Banumurthy Penumaka, a water coordinator for the Byrraju Foundation, tests the dissolved solids at a bucket well. Off from school because of a local Shiva festival, children flock to the demonstration.

(An interesting side point about de-fluoridation: Andhra Pradesh has geology with a lot of fluorine, and drinking untreated groundwater for a over the long haul will give people skeletal fluorosis, a condition where fluorine deposits in human bone, leading to a painful, brittle skeleton. For this reason all the Byrajju Foundation plants have a treatment step with alum, which reduces fluorine to healthy levels. Alum (That’s Al2(SO4)3•18H2O for the chemically intrigued.) is one of the chemicals that the supply chain is successful in delivering on time and on budget.)

“If we build it, they will come.” In my naiveté, I imagined the entire village visiting the purification plant every day or two. Not only does the number of sources with their spectrum of quality dilute the potential pool of customers for the Byrraju Foundation purification stations, but there is also market competition.

  • Purified drinking water—pre-packaged and trucked in—is available in the larger villages and because of the high price (About 1 rupee per liter, or about $0.06 per gallon.) some are sure it must be the most healthful water available.
  • If someone your village makes regular trips to a village with a government purification plant, you’ll ask them to bring back drinking water for you, because the government subsidizes its similar-sized, similar-technology purification plants. They sell at below operating costs (There people pay about 1 rupee for 10 liters, or about than $0.006/gallon.).
  • Sustainability is the name of the game for the Byrraju Foundation: they charge for water what it costs to produce locally, including the costs of chemicals, filters, operator and coordinator salaries, and long-term equipment costs like pumps and buildings. (For 3 rupees they sell 12 liters of water. That’s about $0.016 per gallon. They set their volume based on a common village-style carrying container.)

Which would you choose?

Alison Drinks the Water In Andhra Pradesh

Alison drinks the water in India while water coordinator Padmarao Thangalla considers an answer to one of our questions.
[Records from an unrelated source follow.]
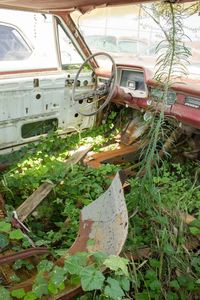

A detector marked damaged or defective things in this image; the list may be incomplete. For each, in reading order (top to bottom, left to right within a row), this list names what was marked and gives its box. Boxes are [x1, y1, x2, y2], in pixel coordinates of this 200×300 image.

broken windshield [71, 2, 200, 77]
exposed rust [0, 247, 49, 264]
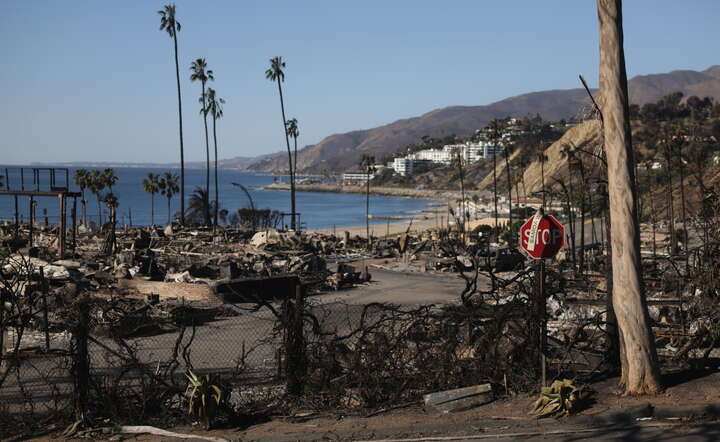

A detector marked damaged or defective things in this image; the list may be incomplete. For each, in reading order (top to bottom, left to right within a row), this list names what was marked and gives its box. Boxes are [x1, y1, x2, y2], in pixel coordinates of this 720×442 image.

fire-damaged lot [1, 223, 720, 440]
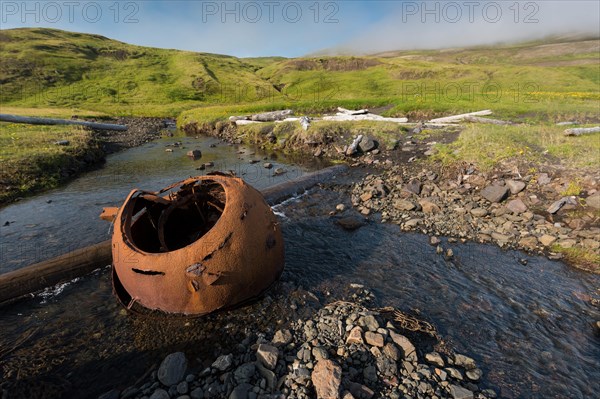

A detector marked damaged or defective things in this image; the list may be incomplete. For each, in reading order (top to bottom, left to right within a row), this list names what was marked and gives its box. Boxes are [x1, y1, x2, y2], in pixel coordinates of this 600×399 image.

rusting metal bomb [101, 175, 284, 316]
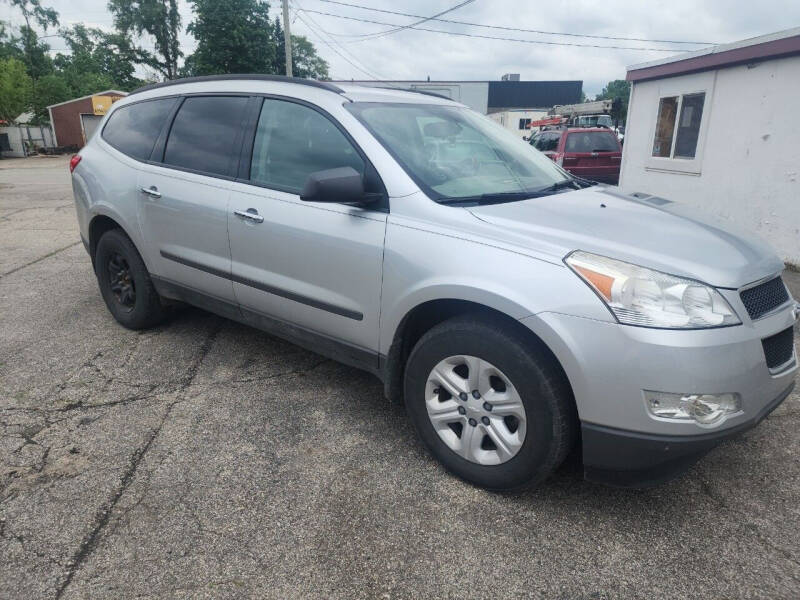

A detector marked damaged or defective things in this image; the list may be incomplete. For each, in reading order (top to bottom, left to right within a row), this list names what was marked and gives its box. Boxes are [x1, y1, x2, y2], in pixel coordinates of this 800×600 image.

crack in asphalt [0, 241, 81, 278]
crack in asphalt [52, 324, 222, 600]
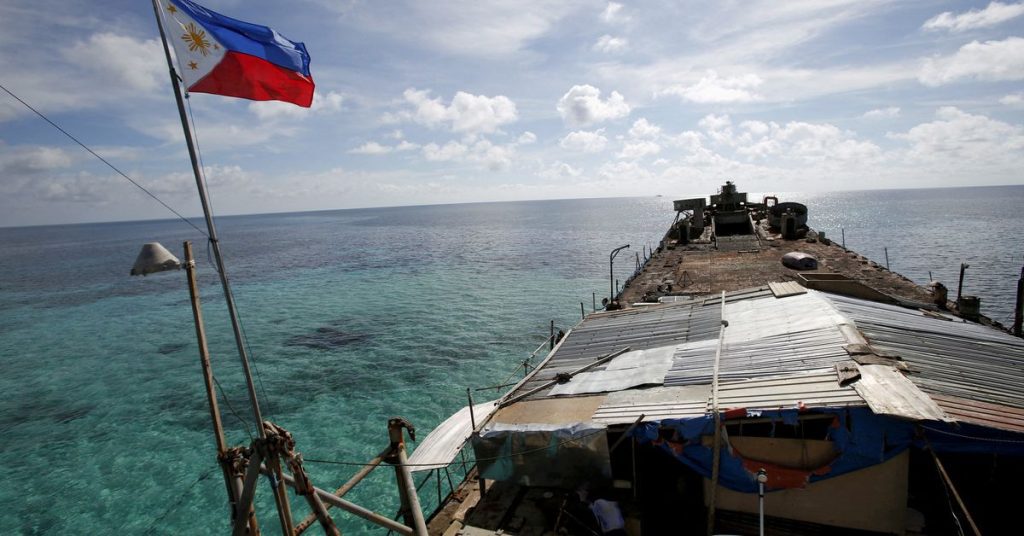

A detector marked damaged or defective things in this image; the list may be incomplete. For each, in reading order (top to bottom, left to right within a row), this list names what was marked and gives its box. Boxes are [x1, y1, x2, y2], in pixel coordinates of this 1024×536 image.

rusted ship [407, 181, 1024, 536]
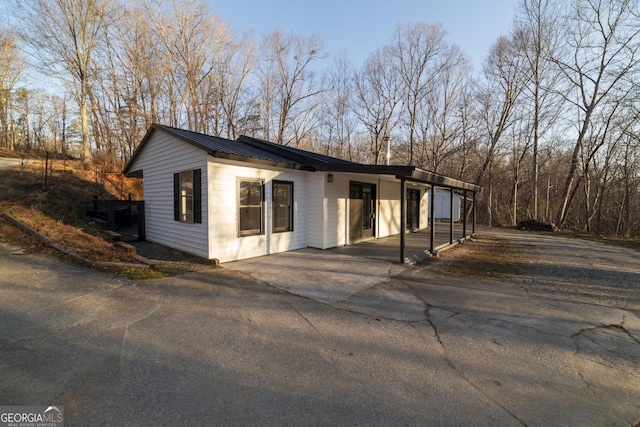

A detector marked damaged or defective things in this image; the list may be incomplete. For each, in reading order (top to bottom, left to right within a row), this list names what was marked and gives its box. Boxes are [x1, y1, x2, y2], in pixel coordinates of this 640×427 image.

“Everyone wants cleaner water.” Socrato-scientific rationalism falls from its lofty heights and makes a big, ugly crater. I wish it were different, but people who can afford to buy pure drinking water still choose to drink from canals, government bucket wells, and panchayati taps. Sometimes it’s an economic choice, for example the kids’ tuition wins over cleaner drinking water. Sometimes it’s rumor-based: in our interviews we hear that some older people don’t start drinking Byrraju water because once they do, they feel pain in their knees and back. So our consulting efforts find their primary focus: behavior conversion.

There’s crafty work already going, of course. We talk to a cagey, white-haired doctor who also prescribes purified drinking water whenever he prescribes long-term meds for diseases like diabetes and hypertension, which are both rampant in Andhra Pradesh. “I tell them the pills won’t work without pure water,” his grin is rueful.

We will take in the scene with fresh eyes, eyes rinsed clean of their delusions, and make some recommendations for how to move forward.